The Middletown Press (Middletown, CT)
Door open for bump-stock ban
Some in GOP willing to look at gun modification
WASHINGTON — A move to ban bump stock devices is accelerating in Congress, with some Republicans joining Connecticut’s two senators and other Democrats in calling for scrutiny of the add-on the Las Vegas shooter used to turn single-shot rifles into machine guns.
And in a major surprise, the National Rifle Association said Thursday the devices “should be subject to additional regulations.”
Also Thursday, House Speaker Paul Ryan, R-Wis., a staunch gun-rights supporter, said the legality of bump stock is “something that we need to look into.”
Asked about bump stock controls, White House Press Secretary Sarah Huckabee Sanders said “we’re certainly open to having that conversation.”
On Wednesday, a slew of Republican senators including John Cornyn, RTexas, Lindsey Graham, R-S.C., Orrin Hatch, RUtah, and Marco Rubio, R-Fla., said they, too, were open to bump stock controls.
Connecticut’s Democratic lawmakers are used to mass shootings, such as Newtown in 2012, being met by resistance from Republicans — and some Democrats — to any new gun laws.
After the Sandy Hook Elementary School shooting that took the lives of 20 children and six adult staff members, the Democraticcontrolled Senate in 2013 fell six votes short of overcoming a filibuster against universal background checks.
A different reaction
Few in Washington expected a different reaction after Las Vegas shooter Stephen Paddock used an arsenal of 18 weapons to spray fire Sunday at a country music festival, killing 58 and wounding more than 500 before he died.
But lawmakers of both parties have keyed in on Paddock’s possession of 12 bump stock devices, which enabled him to up the death toll by turning his single-trigger-pull, semiautomatic rifles into weapons that imitate machine guns.
“This does feel different,” said Sen. Chris Murphy, who along with fellow Connecticut Sen. Richard Blumenthal and other Democrats held the Senate floor for nearly 15 hours last year to force ultimately unsuccessful gun-law votes in the wake of the Pulse nightclub mass shooting in Orlando.
“I’m glad Republicans are open to regulation of these devices,” Murphy said.
He and Blumenthal cosponsored legislation introduced Wednesday by Sen. Dianne Feinstein, D-Calif., that would ban the sale, possession and importation of bump-stock devices.
“It’s still a long uphill road,” said Blumenthal.

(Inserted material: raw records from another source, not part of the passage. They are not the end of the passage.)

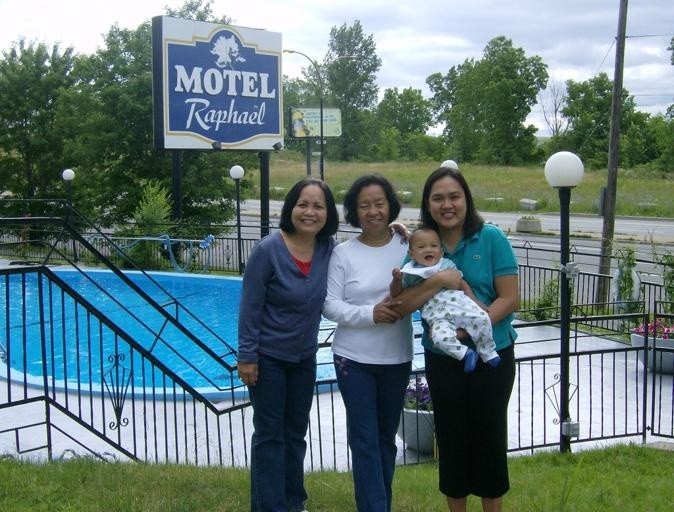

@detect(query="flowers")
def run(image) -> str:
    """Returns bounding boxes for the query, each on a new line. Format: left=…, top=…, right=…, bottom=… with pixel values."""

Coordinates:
left=403, top=381, right=438, bottom=412
left=633, top=316, right=674, bottom=340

Nevertheless, he added, he was “surprised” by Republicans, “because their standard, knee-jerk reaction is implacable opposition.”
Rep. Elizabeth Esty, DConn., who represents Newtown and serves as vice chair of the Democratic House Gun Violence Prevention Task Force, said: “I’m happy to see progress of any sort. I think we have a decent possibility of getting this passed, because bump stock is so outrageous.”

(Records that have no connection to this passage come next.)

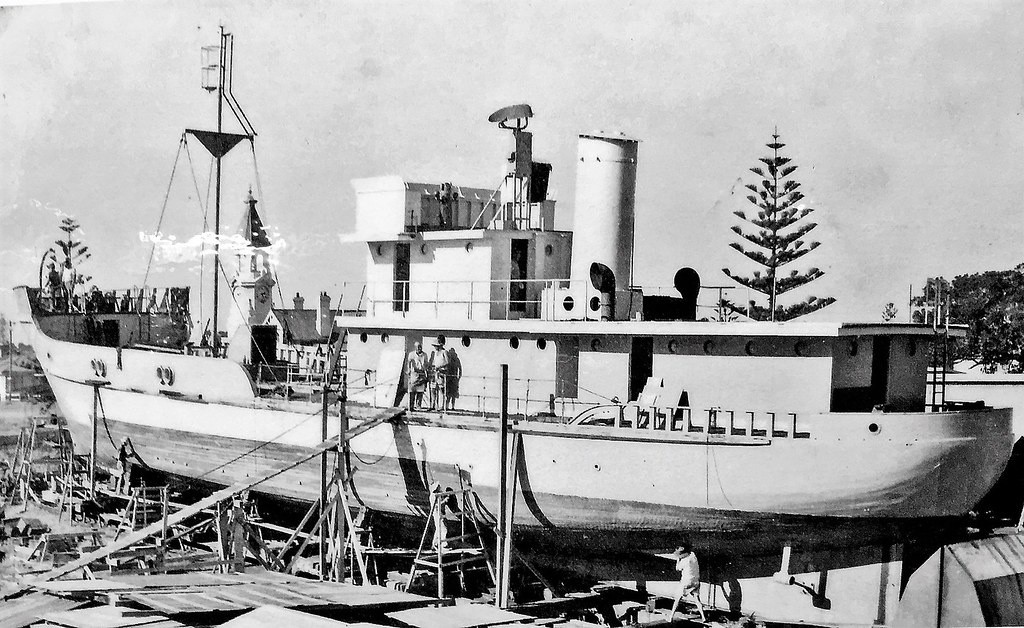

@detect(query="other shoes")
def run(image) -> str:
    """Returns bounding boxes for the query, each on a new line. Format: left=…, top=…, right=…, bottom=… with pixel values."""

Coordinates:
left=452, top=408, right=455, bottom=410
left=437, top=409, right=444, bottom=411
left=427, top=407, right=435, bottom=411
left=414, top=407, right=417, bottom=410
left=446, top=409, right=450, bottom=410
left=417, top=406, right=421, bottom=410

The president of Connecticut’s leading gunrights organization, the Connecticut Citizens Defense League, said he was wary of any calls for new gun laws in the aftermath of mass shootings.

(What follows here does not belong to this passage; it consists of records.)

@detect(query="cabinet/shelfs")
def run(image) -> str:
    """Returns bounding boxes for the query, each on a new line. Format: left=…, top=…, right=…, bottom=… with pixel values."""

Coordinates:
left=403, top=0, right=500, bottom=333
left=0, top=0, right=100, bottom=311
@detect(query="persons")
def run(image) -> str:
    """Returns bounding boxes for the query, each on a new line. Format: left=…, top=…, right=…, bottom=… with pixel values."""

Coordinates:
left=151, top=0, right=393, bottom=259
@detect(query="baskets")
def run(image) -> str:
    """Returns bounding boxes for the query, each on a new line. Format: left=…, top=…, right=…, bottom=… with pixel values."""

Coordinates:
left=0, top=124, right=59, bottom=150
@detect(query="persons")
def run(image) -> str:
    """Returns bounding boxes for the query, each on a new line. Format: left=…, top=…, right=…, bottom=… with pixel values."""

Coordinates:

“Our concern as an organization is that bans on inanimate objects always lead to more bans on other items,” said Scott Wilson. “It never seems to end.”
A nuanced distinction
Machine guns were subject to strict regulation in 1934 and banned outright in 1986, with the exception of weapons made before the law’s effective date.
Later Thursday, Ryan suggested bump stocks might be subject to a regulatory solution rather than a legislative one.
“Fully automatic weapons have been outlawed for many, many years,” Ryan said. “This seems to be a way of going around that. So obviously we need to look at how we can tighten up the compliance with this law so that fully automatic weapons are banned.”
The NRA and some Republican House members said it was up to the Bureau of Alcohol, Tobacco, Firearms & Explosives to evaluate bump stocks and make sure they comply with these laws.
ATF agents test-fired the devices and judged them by the government’s legal standard: A rifle that discharges a single bullet with each trigger pull is legal; a rifle that discharges a burst of bullets with each trigger pull is not.
Because bump-stock devices harness the natural recoil of a rifle discharge to chamber additional rounds and send forth a paroxysm of fire, the ATF determined they met the single-trigger-pull standard.
“We don’t take a position on whether we like an item or don’t like an item,” ATF senior firearms enforcement officer Max Kingery said in a 2013 interview with Hearst Newspapers at the bureau’s facility in Martinsburg, W. Va. “We simply classify it according to the law.”
Blumenthal characterized the NRA call for ATF re-examination of the devices as a delaying tactic.
“It’s a deceptive and dangerous dodge,” he said, noting that federal rule making often takes years. “It’s a really sinister tactic to distract from the need for a law banning bump stocks.”